>> START
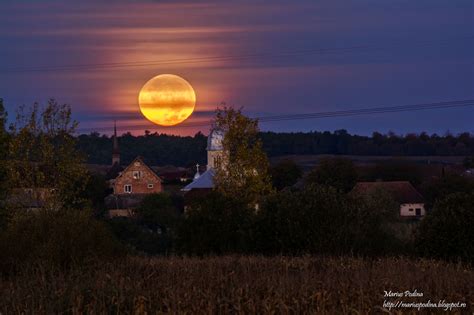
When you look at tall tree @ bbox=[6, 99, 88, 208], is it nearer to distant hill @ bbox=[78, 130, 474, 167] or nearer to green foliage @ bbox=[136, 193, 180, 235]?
green foliage @ bbox=[136, 193, 180, 235]

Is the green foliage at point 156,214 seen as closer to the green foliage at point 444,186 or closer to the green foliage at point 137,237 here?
the green foliage at point 137,237

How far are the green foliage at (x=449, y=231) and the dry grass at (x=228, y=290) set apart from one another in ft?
34.6

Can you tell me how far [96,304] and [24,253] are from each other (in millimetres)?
9116

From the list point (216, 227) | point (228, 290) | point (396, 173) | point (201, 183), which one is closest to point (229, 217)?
point (216, 227)

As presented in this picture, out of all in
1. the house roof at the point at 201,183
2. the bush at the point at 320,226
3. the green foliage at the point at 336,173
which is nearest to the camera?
the bush at the point at 320,226

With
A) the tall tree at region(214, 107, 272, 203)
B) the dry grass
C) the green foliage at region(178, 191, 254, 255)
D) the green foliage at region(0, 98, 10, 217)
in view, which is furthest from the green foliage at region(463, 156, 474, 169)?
the dry grass

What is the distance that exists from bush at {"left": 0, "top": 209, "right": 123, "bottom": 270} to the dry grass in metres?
3.67

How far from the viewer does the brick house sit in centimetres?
13462

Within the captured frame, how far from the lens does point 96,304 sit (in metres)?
13.3

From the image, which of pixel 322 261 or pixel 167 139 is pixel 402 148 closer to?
pixel 167 139

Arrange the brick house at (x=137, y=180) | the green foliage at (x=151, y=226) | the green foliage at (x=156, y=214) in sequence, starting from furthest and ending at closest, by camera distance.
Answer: the brick house at (x=137, y=180)
the green foliage at (x=156, y=214)
the green foliage at (x=151, y=226)

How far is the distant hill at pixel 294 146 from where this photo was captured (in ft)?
519

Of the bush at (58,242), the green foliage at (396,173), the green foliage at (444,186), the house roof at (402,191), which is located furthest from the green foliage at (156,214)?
the bush at (58,242)

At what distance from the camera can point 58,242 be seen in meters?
21.6
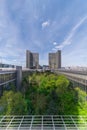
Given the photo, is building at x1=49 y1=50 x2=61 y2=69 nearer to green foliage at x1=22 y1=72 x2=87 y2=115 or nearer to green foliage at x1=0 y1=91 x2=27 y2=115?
green foliage at x1=22 y1=72 x2=87 y2=115

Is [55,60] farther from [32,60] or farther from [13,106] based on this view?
[13,106]

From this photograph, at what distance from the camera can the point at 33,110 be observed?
5.92 m

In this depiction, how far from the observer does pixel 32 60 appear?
30625 millimetres

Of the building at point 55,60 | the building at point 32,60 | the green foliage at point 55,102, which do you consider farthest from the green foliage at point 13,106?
the building at point 55,60

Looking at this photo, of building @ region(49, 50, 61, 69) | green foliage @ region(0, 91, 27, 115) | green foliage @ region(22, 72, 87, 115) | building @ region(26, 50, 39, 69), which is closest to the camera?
green foliage @ region(0, 91, 27, 115)

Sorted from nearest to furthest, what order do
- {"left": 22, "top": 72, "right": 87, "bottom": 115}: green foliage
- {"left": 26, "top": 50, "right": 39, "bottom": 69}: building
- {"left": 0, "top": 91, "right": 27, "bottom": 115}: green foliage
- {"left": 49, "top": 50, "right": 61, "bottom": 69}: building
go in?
{"left": 0, "top": 91, "right": 27, "bottom": 115}: green foliage < {"left": 22, "top": 72, "right": 87, "bottom": 115}: green foliage < {"left": 26, "top": 50, "right": 39, "bottom": 69}: building < {"left": 49, "top": 50, "right": 61, "bottom": 69}: building

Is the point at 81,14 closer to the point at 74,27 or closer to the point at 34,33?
the point at 74,27

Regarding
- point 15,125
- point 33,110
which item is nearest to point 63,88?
point 33,110

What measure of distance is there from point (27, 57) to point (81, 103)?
850 inches

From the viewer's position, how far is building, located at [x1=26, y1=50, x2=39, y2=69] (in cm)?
2894

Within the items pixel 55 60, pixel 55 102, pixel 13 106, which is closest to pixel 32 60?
pixel 55 60

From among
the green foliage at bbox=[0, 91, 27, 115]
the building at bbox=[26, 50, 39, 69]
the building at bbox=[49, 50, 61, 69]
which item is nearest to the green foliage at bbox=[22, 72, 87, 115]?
the green foliage at bbox=[0, 91, 27, 115]

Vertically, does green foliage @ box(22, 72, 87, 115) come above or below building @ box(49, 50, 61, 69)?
below

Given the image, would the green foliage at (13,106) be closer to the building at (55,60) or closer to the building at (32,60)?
the building at (32,60)
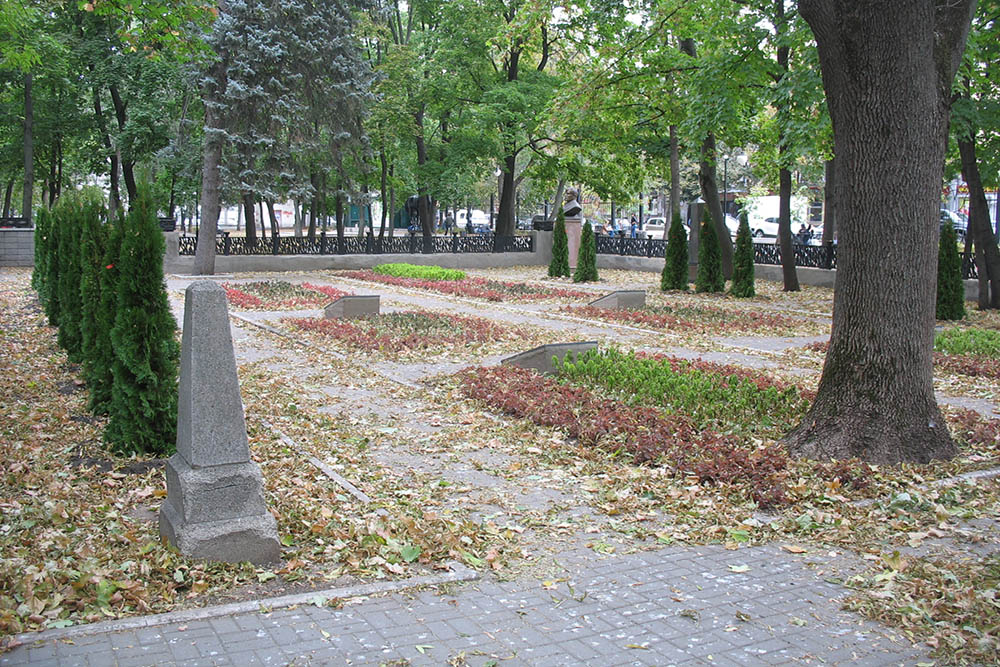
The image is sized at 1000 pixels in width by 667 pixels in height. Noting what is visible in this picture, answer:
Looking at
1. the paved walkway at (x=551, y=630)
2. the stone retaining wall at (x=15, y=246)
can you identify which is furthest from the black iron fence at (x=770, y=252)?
the stone retaining wall at (x=15, y=246)

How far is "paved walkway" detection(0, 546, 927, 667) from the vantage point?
410 centimetres

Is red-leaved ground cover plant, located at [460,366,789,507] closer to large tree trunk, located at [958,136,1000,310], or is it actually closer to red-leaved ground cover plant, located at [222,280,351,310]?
red-leaved ground cover plant, located at [222,280,351,310]

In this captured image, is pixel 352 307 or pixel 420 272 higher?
pixel 420 272

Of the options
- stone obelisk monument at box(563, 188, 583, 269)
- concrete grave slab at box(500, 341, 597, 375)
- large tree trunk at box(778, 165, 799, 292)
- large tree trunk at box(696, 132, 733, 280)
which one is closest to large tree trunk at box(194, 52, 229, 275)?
stone obelisk monument at box(563, 188, 583, 269)

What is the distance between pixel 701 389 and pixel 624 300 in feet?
32.3

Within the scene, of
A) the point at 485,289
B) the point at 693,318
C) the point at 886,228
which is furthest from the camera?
the point at 485,289

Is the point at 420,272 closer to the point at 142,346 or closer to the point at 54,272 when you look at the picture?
the point at 54,272

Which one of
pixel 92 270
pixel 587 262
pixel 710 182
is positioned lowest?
pixel 92 270

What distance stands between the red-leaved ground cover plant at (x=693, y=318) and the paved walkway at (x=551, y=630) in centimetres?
1114

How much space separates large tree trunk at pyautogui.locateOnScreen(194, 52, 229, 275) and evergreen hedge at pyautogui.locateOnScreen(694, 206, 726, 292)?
47.3ft

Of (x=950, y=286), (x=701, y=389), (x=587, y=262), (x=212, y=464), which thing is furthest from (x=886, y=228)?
(x=587, y=262)

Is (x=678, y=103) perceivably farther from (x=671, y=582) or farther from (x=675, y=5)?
(x=671, y=582)

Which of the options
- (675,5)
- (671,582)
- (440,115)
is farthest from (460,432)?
(440,115)

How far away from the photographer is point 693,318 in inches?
675
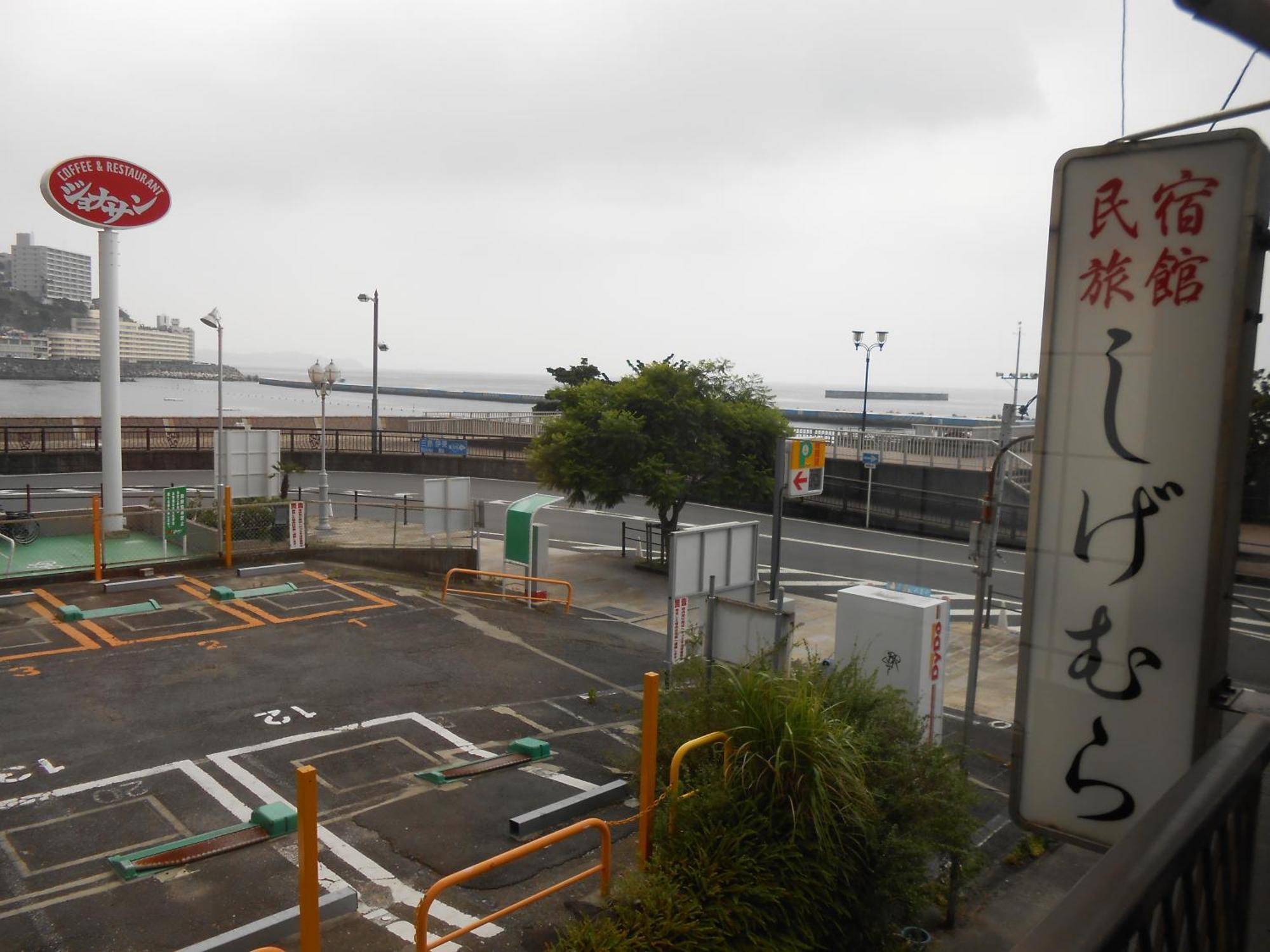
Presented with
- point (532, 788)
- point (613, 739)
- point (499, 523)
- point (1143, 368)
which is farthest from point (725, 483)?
point (1143, 368)

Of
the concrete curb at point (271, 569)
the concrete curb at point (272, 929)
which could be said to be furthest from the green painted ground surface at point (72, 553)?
the concrete curb at point (272, 929)

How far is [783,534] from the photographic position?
29.0m

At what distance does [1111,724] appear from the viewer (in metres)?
3.93

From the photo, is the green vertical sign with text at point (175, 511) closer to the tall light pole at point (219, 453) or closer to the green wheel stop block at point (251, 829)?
the tall light pole at point (219, 453)

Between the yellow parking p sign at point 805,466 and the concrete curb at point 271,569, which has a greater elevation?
the yellow parking p sign at point 805,466

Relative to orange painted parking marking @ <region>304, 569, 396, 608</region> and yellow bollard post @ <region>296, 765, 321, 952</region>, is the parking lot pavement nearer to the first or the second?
orange painted parking marking @ <region>304, 569, 396, 608</region>

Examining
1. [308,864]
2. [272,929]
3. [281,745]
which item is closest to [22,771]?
[281,745]

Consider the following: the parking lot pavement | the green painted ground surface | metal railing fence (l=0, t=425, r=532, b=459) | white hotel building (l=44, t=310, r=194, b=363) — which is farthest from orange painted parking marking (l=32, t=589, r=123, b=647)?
white hotel building (l=44, t=310, r=194, b=363)

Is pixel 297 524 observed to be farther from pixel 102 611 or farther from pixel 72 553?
pixel 102 611

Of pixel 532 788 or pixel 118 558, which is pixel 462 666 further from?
pixel 118 558

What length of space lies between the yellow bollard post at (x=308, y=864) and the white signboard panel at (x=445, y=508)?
15.3 metres

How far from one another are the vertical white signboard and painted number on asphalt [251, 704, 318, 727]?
8556 millimetres

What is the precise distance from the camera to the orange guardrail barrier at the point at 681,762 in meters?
6.13

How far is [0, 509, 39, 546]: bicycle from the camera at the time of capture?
1836 cm
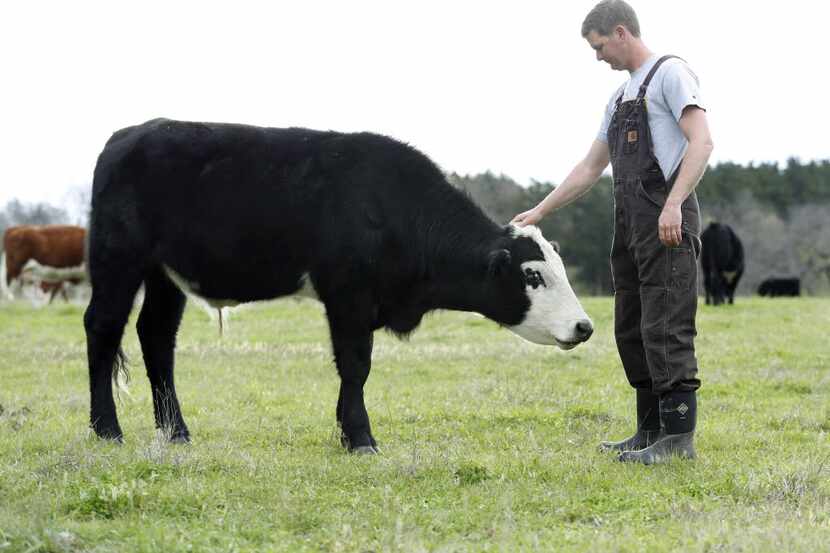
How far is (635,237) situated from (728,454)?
1649 mm

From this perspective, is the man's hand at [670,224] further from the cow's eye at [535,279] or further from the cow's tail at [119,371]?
the cow's tail at [119,371]

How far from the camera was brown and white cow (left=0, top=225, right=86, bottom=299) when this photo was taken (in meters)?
26.5

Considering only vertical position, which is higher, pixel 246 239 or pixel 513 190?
pixel 513 190

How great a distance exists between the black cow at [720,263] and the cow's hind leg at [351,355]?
18626 millimetres

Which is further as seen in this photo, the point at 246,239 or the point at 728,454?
the point at 246,239

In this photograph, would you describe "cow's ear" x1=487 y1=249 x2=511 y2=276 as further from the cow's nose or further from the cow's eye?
the cow's nose

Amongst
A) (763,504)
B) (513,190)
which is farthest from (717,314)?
(513,190)

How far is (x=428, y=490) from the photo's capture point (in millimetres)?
5508

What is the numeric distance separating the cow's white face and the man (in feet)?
1.93

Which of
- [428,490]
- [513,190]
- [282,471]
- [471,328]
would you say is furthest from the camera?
[513,190]

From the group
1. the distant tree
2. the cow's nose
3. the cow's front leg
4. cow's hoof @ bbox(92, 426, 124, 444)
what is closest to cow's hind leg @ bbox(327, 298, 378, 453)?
the cow's front leg

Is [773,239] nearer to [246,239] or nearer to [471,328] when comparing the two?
[471,328]

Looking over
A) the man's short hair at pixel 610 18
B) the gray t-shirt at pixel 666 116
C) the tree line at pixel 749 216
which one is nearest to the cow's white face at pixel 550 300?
the gray t-shirt at pixel 666 116

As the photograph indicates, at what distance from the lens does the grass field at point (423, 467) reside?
15.0 ft
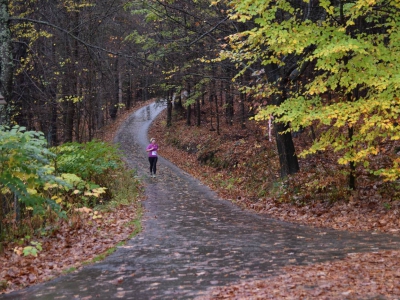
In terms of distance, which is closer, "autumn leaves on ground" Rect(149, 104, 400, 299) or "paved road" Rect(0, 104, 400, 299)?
"autumn leaves on ground" Rect(149, 104, 400, 299)

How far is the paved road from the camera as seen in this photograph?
21.3ft

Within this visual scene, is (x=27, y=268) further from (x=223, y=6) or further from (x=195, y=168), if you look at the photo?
(x=195, y=168)

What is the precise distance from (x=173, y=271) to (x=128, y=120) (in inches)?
1650

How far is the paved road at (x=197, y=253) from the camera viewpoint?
6.50 m

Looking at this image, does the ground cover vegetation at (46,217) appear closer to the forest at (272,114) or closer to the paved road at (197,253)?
the forest at (272,114)

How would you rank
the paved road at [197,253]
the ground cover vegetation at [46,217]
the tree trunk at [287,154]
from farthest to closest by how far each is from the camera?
the tree trunk at [287,154]
the ground cover vegetation at [46,217]
the paved road at [197,253]

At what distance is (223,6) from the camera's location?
17.6 metres

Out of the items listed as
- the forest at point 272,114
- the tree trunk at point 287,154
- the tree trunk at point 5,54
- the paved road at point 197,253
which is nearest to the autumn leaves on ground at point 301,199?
the forest at point 272,114

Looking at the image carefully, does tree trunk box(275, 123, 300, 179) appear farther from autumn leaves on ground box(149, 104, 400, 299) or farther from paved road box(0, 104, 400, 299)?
paved road box(0, 104, 400, 299)

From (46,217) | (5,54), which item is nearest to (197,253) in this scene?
(46,217)

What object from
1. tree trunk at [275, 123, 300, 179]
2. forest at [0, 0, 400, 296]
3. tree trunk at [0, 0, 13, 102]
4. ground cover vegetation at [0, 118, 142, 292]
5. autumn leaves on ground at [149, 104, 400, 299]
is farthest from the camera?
tree trunk at [275, 123, 300, 179]

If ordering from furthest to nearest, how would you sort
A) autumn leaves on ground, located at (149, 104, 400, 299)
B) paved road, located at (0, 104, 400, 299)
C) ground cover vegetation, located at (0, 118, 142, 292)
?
ground cover vegetation, located at (0, 118, 142, 292)
paved road, located at (0, 104, 400, 299)
autumn leaves on ground, located at (149, 104, 400, 299)

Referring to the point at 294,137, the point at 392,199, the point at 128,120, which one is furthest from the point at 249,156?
the point at 128,120

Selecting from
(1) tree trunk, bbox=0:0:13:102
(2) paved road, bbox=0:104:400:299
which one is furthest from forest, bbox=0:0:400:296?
(2) paved road, bbox=0:104:400:299
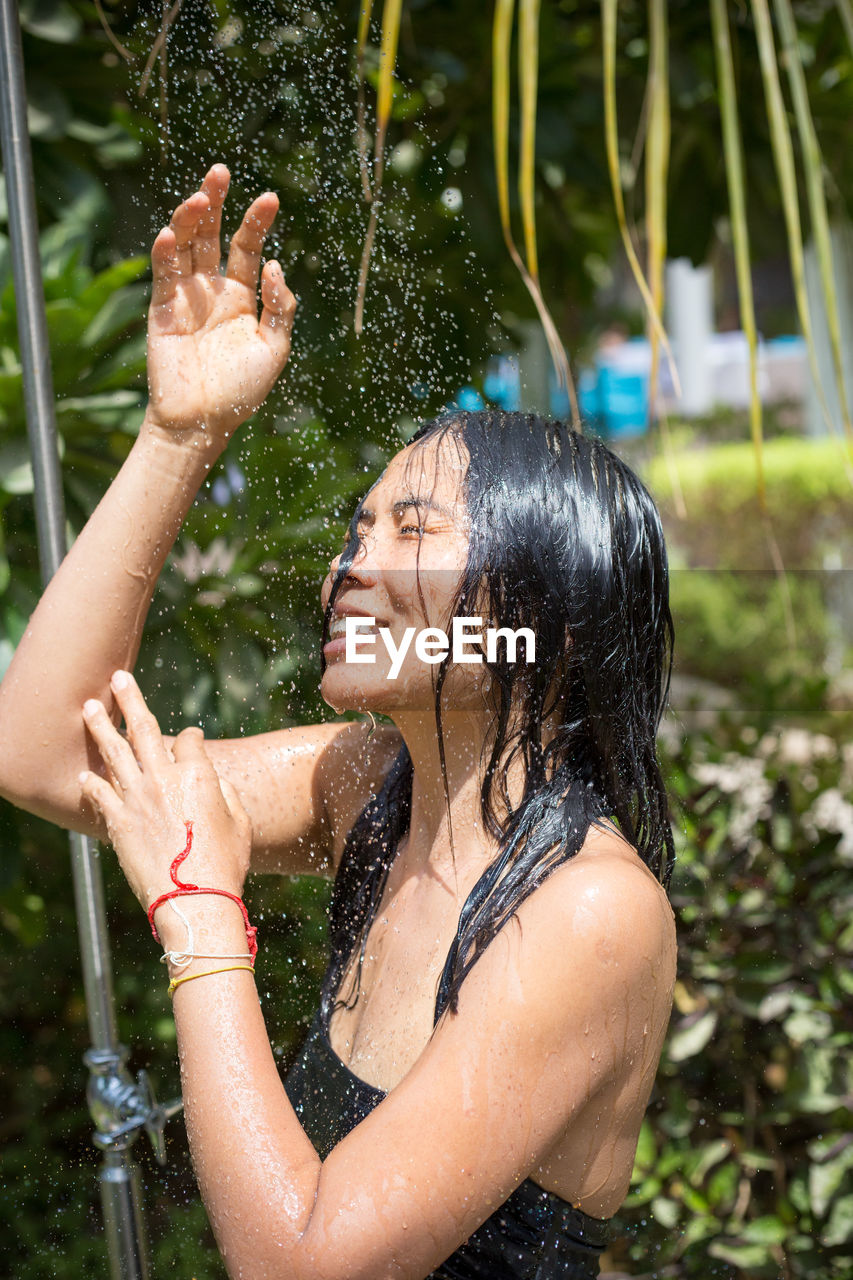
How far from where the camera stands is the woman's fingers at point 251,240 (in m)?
1.28

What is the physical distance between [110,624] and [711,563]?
25.0 ft

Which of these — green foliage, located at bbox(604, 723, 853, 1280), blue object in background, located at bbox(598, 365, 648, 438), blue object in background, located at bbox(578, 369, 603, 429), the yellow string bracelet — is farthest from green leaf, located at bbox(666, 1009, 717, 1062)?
blue object in background, located at bbox(598, 365, 648, 438)

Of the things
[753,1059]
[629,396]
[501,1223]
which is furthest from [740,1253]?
[629,396]

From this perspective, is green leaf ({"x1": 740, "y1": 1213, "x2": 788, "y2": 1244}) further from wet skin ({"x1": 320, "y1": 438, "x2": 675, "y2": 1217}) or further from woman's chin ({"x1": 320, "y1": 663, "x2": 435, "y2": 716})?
woman's chin ({"x1": 320, "y1": 663, "x2": 435, "y2": 716})

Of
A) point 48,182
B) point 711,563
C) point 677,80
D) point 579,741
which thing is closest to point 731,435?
point 711,563

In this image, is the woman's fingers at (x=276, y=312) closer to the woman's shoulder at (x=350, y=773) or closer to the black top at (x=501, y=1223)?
the woman's shoulder at (x=350, y=773)

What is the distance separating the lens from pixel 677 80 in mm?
2574

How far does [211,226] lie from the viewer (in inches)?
50.4

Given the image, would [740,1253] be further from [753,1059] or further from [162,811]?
[162,811]

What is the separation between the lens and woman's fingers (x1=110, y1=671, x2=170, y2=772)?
1.19 m

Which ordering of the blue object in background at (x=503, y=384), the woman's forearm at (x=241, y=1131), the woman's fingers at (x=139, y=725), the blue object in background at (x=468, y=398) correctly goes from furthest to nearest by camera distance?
the blue object in background at (x=503, y=384), the blue object in background at (x=468, y=398), the woman's fingers at (x=139, y=725), the woman's forearm at (x=241, y=1131)

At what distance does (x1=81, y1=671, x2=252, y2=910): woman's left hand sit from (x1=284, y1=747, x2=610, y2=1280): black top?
0.81 ft

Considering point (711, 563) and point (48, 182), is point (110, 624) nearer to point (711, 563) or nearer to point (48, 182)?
point (48, 182)

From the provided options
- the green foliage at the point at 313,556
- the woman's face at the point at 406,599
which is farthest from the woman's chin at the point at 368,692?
the green foliage at the point at 313,556
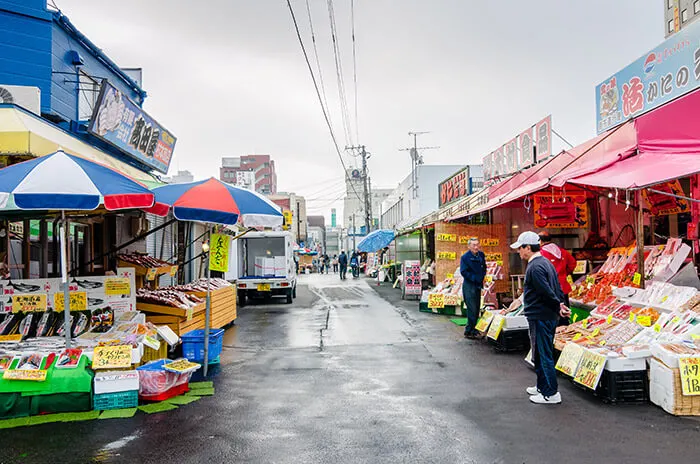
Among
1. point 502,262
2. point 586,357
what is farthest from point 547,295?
>> END
All lines from the one holding "In this image, is" through the last line of the entries, and nothing else, are to be output exactly; leave out the pictures.

→ Correct answer
In this image, is the woman's fingers at (x=276, y=312) closer to the woman's shoulder at (x=350, y=773) or closer to the black top at (x=501, y=1223)?
the woman's shoulder at (x=350, y=773)

What is the distance separating the lens from pixel 677 80 in mm?
2574

How far does [211,226] lie from the viewer (in inches)?
50.4

Given the image, would [740,1253] be further from [753,1059] or further from [162,811]?
[162,811]

What is the separation between the lens and woman's fingers (x1=110, y1=671, x2=170, y2=772)?
1.19 m

Which ordering of the blue object in background at (x=503, y=384), the woman's forearm at (x=241, y=1131), the woman's fingers at (x=139, y=725), the blue object in background at (x=468, y=398) correctly goes from furthest to nearest by camera distance?
the blue object in background at (x=503, y=384), the blue object in background at (x=468, y=398), the woman's fingers at (x=139, y=725), the woman's forearm at (x=241, y=1131)

At what distance does (x1=81, y1=671, x2=252, y2=910): woman's left hand sit from (x1=284, y1=747, x2=610, y2=1280): black top?
0.81 ft

Considering point (711, 563) and point (48, 182), is point (110, 624) nearer to point (711, 563) or nearer to point (48, 182)?
point (48, 182)

From the provided options
- the green foliage at the point at 313,556
- the woman's face at the point at 406,599
which is farthest from the woman's chin at the point at 368,692?
the green foliage at the point at 313,556
Among
1. point 502,262
2. point 586,357
what is farthest from point 547,295?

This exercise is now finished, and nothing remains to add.